Durante siete meses, que fueron tantos los que duró la huelga de la muerte, se acumuló una lista de espera de sesenta y dos mil quinientos ochenta moribundos. Pasado ese tiempo la muerte envió una carta color violeta al Director General de la Televisión estatal comunicándole que ponía fin al paro y que la gente volvería a morir como era habitual. Pero así como antes había decidido no matar a nadie, ahora causaría la muerte de todos aquellos a quienes avisaría por medio de una carta, dándoles un plazo de ocho días para que los gastaran como quisiesen o los emplearan en poner en orden sus cosas.
Aquí Saramago introduce una pequeña historia dentro de la historia grande.
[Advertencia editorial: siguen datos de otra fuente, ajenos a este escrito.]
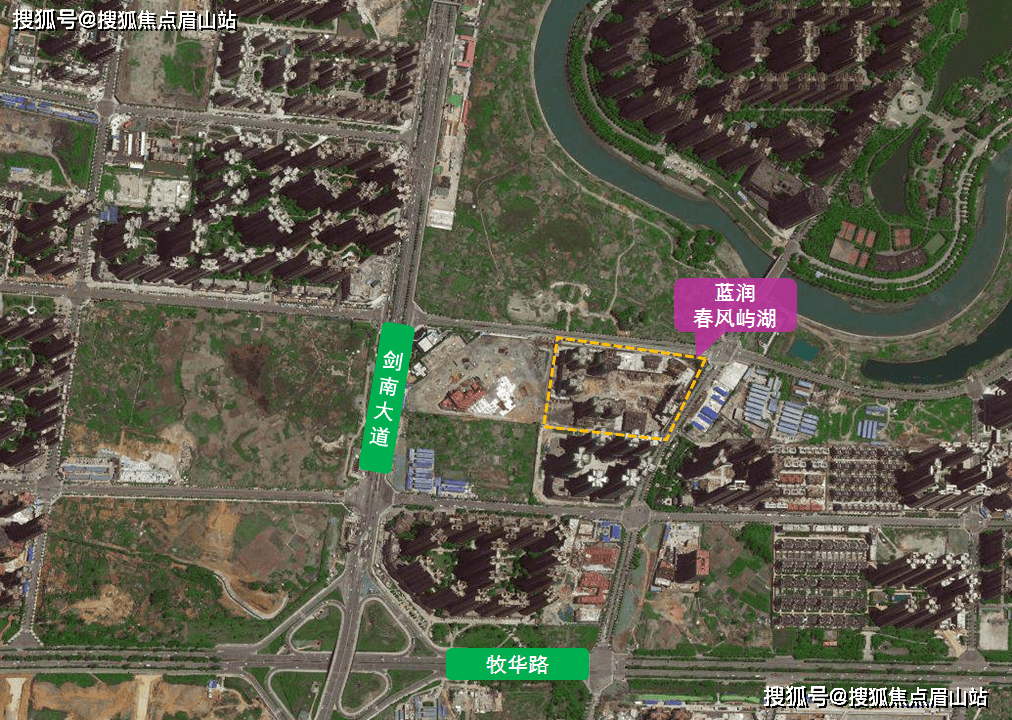 成都楼市新政蓝润春风屿湖丨首页网站丨售楼热线丨项目情况丨户型图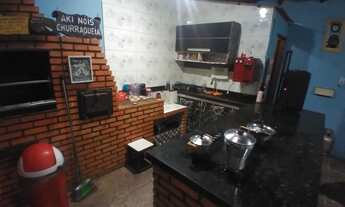 Imagem 7: QD 300 Recanto das Emas - Sobrado 4 quartos escriturado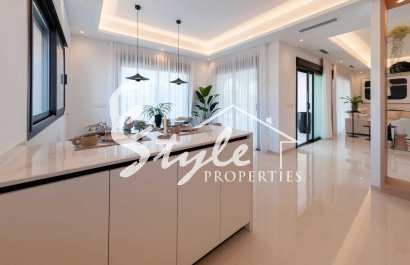 Nuevo - Villa - Ciudad Quesada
La muerte comenzó a mandar una media de 300 cartas diarias a otras tantas personas, con un mensaje lacónico escrito siempre en papel violeta: “Querido señor, lamento comunicarle que su vida acabará en el plazo irrevocable e improrrogable de una semana, aproveche lo mejor que pueda el tiempo que le queda, su atenta servidora, Muerte”.
Todas las cartas llegaron a su destino. Todas menos una. La envió hasta cuatro veces, pero siempre regresaba. La muerte consultó sus ficheros, automatizados al día y comprobó que se trataba de un hombre de 49 años, a punto de cumplir 50, que tocaba el violonchelo en una orquesta de la ciudad. Tras diversas peripecias y acercamiento invisible al personaje, la muerte decide presentarse a él como una mujer de 36 años, alta y guapa. Aquí Saramago orienta el humor hacia una simpatía tierna y cálida. Ignorando lo imposible acuesta a la muerte en la cama del violonchelista y ambos mantienen relaciones sexuales. A la mañana siguiente la muerte prende fuego a la carta color violeta que llevaba en el bolso y la novela concluye como empezó: “Al día siguiente no murió nadie”. Es decir, comenzó de nuevo en el país la pesadilla de la inmortalidad de los cuerpos.